What Waste Code
HP8

HP8: Corrosive

Waste which on application can cause skin corrosion.

What this usually means in practice

HP8 is the skin-corrosion category and sits above ordinary irritation. It is relevant where the waste can destroy skin tissue, often because of strong acids, strong alkalis or heavily contaminated cleaning and treatment residues.

Definition

Exact definition wording taken from WM3 Appendix C / Annex III for this hazardous property.

waste which on application can cause skin corrosion

What to check when assessing this property

Use the official definition, composition data and waste-process knowledge together. These points are meant to help frame the assessment, not replace WM3.

  • Check summed H314 concentrations first, then review pH and reserve alkalinity or acidity where composition is incomplete.
  • Remember that strongly acidic or alkaline wastes may still need HP8 even when full composition data is unavailable.
  • Consider free liquids, slurries and concentrated wash liquors carefully because contact severity matters.

Supporting points

Additional points shown where the official definition or WM3 guidance breaks the hazard into categories or clarifications.

  • H314 Skin Corr. 1A, 1B or 1C triggers HP8 when the sum of those substances reaches 5% or more.
  • If some components are unknown, WM3 says waste with a pH of 2 or less, or 11.5 or more, should be treated as HP8 unless acid or alkali reserve testing and in vitro testing show otherwise.

How to use this page

Hazardous properties explain why a waste may be hazardous. They sit alongside EWC classification and they do not replace formal WM3 assessment or site acceptance checks.

1. Start with the waste

Identify the likely EWC entry, the process that produced the waste and whether it is part of a mirror-entry assessment.

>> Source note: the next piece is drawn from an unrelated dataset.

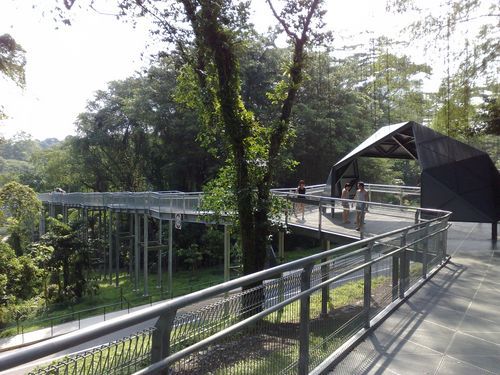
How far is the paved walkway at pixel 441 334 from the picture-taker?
459 centimetres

2. Check the hazard evidence

Use composition data, SDSs, testing, pH, flash point and process knowledge as relevant to the property in question.

3. Confirm the final outcome

Confirm the conclusion against WM3 and any permit-specific or site-specific acceptance requirements before relying on it.

Wording is based on Annex III of the consolidated Waste Framework Directive  opens in a new tab and should be used alongside Waste classification technical guidance (WM3, 3rd edition, 2021) — GOV.UK  opens in a new tab.